Pub golf
- Genres: drinking game
- Players: 2+
- Setup time: 1-2 hours (course planning)
- Playing time: 2+ hours (depending on group size and focus)
- Age range: 18+/21+
- Skills: endurance, alcohol tolerance

= Pub golf =

Drinking game

Pub golf or bar golf is a pub crawl and drinking game involving a selection of either nine or eighteen pubs or bars, creating a "course" to be played by two or more people. Each pub or bar is regarded as a hole on a golf course, with a pre-agreed number of swallows per assigned drink for that "hole", making up a par number.

==Rules==
Like the game of golf, pub golf has the standard 9 or 18 different "holes", wherein each bar is considered a "hole". The bars to be visited during the game are predetermined and numbered. Prior to playing the game, a par number, representing how many sips it should take to complete the drink assigned. The drinks assigned to the different "holes" (pubs) tend to vary, with a reasonable par number for the assigned drink. A simple shot, for example, would be given a par one.

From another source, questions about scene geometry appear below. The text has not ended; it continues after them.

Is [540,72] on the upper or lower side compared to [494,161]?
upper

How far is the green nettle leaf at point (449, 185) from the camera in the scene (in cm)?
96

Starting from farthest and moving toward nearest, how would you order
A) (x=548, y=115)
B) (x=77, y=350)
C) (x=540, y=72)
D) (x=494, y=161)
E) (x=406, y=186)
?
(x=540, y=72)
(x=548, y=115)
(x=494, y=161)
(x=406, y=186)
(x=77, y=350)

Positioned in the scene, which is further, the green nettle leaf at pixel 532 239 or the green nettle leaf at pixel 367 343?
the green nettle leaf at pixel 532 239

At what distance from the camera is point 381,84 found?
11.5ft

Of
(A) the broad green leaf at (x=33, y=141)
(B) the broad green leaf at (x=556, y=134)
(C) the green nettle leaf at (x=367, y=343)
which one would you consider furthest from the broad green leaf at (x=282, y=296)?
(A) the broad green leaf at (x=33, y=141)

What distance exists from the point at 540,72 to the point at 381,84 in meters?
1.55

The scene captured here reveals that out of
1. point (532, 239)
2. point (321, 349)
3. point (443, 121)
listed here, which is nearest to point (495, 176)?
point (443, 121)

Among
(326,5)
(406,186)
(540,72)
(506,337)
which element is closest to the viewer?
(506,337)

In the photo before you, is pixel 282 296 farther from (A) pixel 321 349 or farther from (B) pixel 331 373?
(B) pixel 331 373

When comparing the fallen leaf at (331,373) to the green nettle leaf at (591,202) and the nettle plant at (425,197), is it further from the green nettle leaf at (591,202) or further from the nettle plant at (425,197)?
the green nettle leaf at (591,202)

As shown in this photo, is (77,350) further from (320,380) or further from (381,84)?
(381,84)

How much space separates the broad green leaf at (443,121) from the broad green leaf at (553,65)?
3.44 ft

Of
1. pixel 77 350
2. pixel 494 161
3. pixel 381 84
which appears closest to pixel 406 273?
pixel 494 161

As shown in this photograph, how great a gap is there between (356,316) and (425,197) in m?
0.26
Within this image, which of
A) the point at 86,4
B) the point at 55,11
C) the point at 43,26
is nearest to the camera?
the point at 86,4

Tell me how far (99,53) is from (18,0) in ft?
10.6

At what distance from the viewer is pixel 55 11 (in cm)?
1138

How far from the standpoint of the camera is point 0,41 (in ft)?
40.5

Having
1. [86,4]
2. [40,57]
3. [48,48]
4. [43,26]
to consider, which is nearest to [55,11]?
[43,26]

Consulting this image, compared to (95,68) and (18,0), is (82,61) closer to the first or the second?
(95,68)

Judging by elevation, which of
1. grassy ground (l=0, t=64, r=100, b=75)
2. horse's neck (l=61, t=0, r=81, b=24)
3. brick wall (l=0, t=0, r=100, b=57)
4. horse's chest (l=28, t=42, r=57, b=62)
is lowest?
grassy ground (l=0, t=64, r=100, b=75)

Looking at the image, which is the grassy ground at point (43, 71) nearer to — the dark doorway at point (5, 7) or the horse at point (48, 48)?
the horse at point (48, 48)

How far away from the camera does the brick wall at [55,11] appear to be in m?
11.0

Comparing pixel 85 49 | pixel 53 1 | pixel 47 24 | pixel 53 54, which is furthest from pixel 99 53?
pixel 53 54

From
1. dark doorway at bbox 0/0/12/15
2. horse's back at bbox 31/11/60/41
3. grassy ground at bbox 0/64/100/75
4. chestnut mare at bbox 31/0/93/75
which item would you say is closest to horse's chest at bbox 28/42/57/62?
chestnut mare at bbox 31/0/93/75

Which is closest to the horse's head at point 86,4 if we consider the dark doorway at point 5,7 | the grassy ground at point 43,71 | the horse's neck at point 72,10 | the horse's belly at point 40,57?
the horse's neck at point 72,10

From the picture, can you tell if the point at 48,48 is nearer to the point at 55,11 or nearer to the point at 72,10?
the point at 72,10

If the number of sips is the same as the par number, then that participant receives a par score for that hole, whereas the score will be higher or lower if the number of sips is higher or lower than par, respectively. The goal, like in golf, is to end the game with the lowest score.

There are many different variations of pub golf played, and some games add hazards to the course. For example, holes can be assigned as having a water hazard, which would mean that the toilet cannot be used while playing that hole, or else a penalty stroke is given.

Often the individual who comes last in pub golf is expected to do a forfeit. One of the most popular forfeits is the person that finishes in last place has to go in their pub golf costume to a public place, such as universities or a place of work.